* DOCUMENT SECTION *
● ● ● ● ● ● ●
As a movement, the New Left sought “natural” libertarian alternatives to the “artificial” political order of the postwar United States. Its leadership often articulated this opposition in terms of repression, elevating self-liberation to the forefront of their program. Sigmund Freud suggested in Civilization and Its Discontents that the conscious self or ego is “a shrunken residue” of the psyche, the result of a variety of repressions imposed by modern civilization. Activists likewise generally argued that modern society not only oppressed its citizens but also repressed their psyches, limiting individual self-fulfillment and self-expression. The New Left sought not only to arrange authentic political institutions but also to recover authentic self-identities—what Doug Rossinow calls the movement’s “politics of authenticity.”

At the same time, though, the advent of ecology presented a challenge to the self’s potential authenticity. Its disclosure of the myriad biophysical interrelationships that constitute individuals undermined the notion that there ever could be a singular, unique self. Because the body houses microbes, absorbs nutrients, and nourishes soil and other creatures with waste and decomposition, it’s difficult to draw a simple distinction between self and environment.
● ● ● ● ● ● ●
* WRITTEN TASKS *
- 1) List every word or phrase that the passage on the New Left and ecology places inside quotation marks.
- 2) Write the next part of the passage on the New Left and ecology, picking up after its final sentence.

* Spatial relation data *
● ● ● ● ● ● ●
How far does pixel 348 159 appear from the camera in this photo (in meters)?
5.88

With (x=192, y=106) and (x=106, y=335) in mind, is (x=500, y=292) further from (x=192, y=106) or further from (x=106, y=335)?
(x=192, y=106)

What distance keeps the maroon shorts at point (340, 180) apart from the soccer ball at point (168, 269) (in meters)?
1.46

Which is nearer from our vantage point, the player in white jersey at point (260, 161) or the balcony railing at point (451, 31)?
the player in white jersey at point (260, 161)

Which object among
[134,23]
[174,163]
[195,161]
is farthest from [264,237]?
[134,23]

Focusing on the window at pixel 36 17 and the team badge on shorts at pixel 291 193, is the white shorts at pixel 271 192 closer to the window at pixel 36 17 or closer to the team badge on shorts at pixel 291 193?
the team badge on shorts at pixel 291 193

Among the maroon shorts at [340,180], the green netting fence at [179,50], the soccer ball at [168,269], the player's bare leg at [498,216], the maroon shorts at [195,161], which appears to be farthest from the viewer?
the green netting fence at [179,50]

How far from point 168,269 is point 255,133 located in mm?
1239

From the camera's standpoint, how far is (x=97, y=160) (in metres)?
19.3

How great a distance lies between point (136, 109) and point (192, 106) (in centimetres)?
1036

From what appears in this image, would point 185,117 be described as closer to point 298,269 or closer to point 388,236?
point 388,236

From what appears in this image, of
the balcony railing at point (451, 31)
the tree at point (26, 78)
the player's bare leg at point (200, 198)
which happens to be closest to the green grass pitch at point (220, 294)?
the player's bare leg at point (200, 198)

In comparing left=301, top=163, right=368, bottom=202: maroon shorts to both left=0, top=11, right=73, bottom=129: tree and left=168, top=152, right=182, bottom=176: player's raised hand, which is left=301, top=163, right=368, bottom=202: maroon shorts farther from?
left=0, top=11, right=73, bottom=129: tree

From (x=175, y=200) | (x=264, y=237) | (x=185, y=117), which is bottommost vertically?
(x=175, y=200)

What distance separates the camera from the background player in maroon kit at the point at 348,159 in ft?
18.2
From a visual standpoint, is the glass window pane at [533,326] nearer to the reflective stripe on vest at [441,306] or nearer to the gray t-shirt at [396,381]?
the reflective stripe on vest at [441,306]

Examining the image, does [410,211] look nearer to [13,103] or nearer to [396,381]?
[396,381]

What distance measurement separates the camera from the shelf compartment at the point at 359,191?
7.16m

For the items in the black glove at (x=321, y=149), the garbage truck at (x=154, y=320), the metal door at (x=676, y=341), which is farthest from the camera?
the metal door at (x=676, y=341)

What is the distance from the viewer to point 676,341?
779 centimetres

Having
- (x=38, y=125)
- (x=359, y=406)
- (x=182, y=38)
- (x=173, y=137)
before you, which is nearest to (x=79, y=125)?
● ● ● ● ● ● ●
* ANSWERS FOR THIS EXERCISE *
- 1) "natural", "artificial", "a shrunken residue", "politics of authenticity"

- 2)
The Ego in Environmental Writing

For some radicals, ecology just shifted the scope of what counts as authentic. Some began to argue, after Freud, that because the ego or self forms in the sphere of “civilization,” self-identity is itself yet another form of repression—one that might be disposed of through a variety of means (including psychedelics). In other words, environmentalists influenced by the New Left’s politics of authenticity began to align a distinction between nature and culture with a distinction between ecology and ego (or socially mediated identity in general). Environmentalism itself became a matter of freeing oneself from repression, based on the suggestion that a truly authentic self is not a self at all. Authenticity became a matter of identifying with the ecosystem as a whole.

Environmentalism’s psychoanalytical vocabulary often encodes social differences even as writers presume to transcend them.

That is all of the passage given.